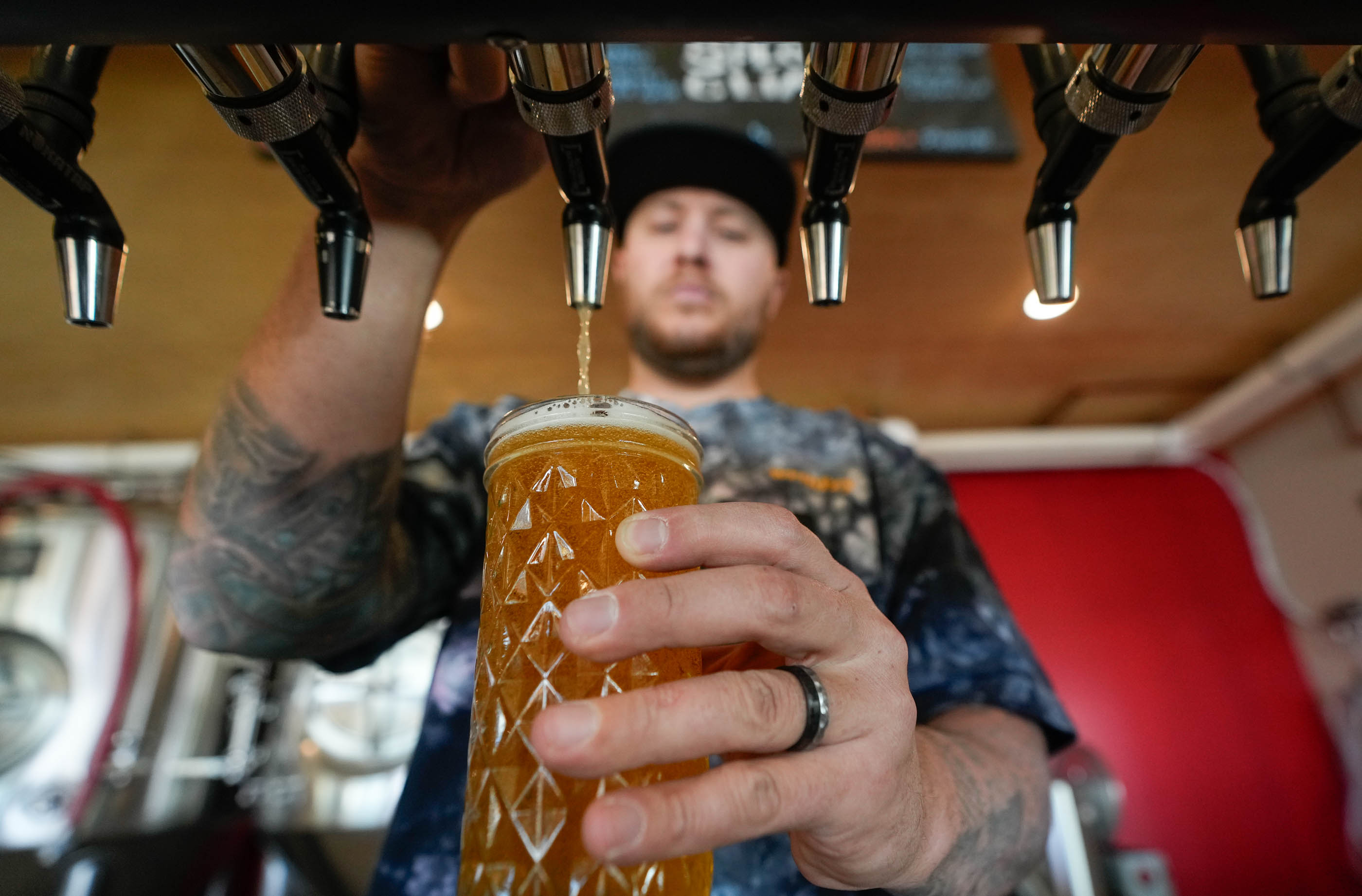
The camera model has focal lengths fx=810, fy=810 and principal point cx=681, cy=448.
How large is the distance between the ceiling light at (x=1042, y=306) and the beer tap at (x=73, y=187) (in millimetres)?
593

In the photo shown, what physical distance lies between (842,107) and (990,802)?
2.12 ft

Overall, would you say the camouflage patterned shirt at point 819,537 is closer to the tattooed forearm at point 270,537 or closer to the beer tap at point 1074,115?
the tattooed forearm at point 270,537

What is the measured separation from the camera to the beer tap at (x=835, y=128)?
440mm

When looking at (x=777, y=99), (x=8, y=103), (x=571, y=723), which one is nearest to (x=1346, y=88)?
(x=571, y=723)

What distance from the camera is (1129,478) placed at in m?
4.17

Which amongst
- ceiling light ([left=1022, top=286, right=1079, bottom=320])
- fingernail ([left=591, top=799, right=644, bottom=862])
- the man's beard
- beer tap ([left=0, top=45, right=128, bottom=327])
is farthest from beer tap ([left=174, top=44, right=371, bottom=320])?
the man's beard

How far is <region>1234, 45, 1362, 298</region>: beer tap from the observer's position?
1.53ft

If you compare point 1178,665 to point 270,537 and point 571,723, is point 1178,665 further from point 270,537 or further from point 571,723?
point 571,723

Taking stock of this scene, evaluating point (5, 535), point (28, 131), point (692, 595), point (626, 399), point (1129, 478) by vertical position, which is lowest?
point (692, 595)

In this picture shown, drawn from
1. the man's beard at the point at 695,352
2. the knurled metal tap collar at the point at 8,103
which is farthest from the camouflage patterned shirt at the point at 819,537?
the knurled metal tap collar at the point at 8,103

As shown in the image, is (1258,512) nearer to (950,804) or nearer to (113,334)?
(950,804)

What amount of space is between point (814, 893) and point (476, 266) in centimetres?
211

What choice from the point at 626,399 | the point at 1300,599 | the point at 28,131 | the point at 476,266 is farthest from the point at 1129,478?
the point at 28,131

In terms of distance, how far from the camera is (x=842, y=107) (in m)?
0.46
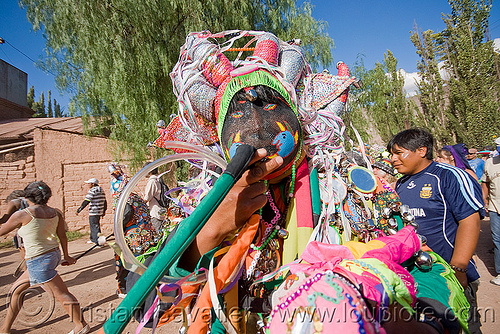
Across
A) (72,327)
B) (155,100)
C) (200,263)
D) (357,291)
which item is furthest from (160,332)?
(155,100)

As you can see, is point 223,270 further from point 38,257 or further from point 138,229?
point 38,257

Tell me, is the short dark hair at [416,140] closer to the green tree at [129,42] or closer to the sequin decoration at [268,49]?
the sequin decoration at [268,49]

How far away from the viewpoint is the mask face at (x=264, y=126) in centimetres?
· · · · ·
**Exercise:** Reproduce the material in full, word for word, and omit the pictures.

**Exercise answer:**
The camera model has focal lengths fx=810, fy=810 and principal point cx=681, cy=448.
How large is the distance between the ceiling light at (x=1042, y=306) and the beer tap at (x=73, y=187) (in millimetres)?
593

In the photo shown, what physical distance lies between (842,107) and (990,802)?
2.12 ft

Overall, would you say the camouflage patterned shirt at point 819,537 is closer to the tattooed forearm at point 270,537 or closer to the beer tap at point 1074,115?
the tattooed forearm at point 270,537

What is the measured separation from the camera to the beer tap at (x=835, y=128)?
440mm

When looking at (x=777, y=99), (x=8, y=103), (x=571, y=723), which one is nearest to (x=1346, y=88)?
(x=571, y=723)

What distance from the camera is (1129,478) placed at in m?
4.17

Which amongst
- ceiling light ([left=1022, top=286, right=1079, bottom=320])
- fingernail ([left=591, top=799, right=644, bottom=862])
- the man's beard
- beer tap ([left=0, top=45, right=128, bottom=327])
is farthest from beer tap ([left=174, top=44, right=371, bottom=320])?
the man's beard

How far is <region>1234, 45, 1362, 298</region>: beer tap from the observer's position?
1.53ft

If you compare point 1178,665 to point 270,537 and point 571,723, is point 1178,665 further from point 270,537 or further from point 571,723?
point 571,723

Taking stock of this scene, evaluating point (5, 535), point (28, 131), point (692, 595), point (626, 399), point (1129, 478) by vertical position, which is lowest?
point (692, 595)

In this picture shown, drawn from
1. the man's beard at the point at 695,352
2. the knurled metal tap collar at the point at 8,103
which is farthest from the camouflage patterned shirt at the point at 819,537?
the knurled metal tap collar at the point at 8,103

As shown in the image, is (1258,512) nearer to (950,804) or nearer to (113,334)?
(950,804)

What amount of space is between point (814, 893) and point (476, 266) in centimetres?
211

What choice from the point at 626,399 | the point at 1300,599 | the point at 28,131 | the point at 476,266 is farthest from the point at 1129,478?
the point at 28,131

In terms of distance, how far from the camera is (x=842, y=107) (in m)?
0.46
Across
A) (72,327)
B) (155,100)
C) (200,263)
D) (357,291)
which item is furthest from (160,332)?
(155,100)

As you can see, is point 223,270 further from point 38,257 or further from point 138,229?
point 38,257

Tell me, is the short dark hair at [416,140] closer to the green tree at [129,42] or closer to the sequin decoration at [268,49]?
the sequin decoration at [268,49]

How far away from the viewpoint is the mask face at (x=264, y=126) in centimetres?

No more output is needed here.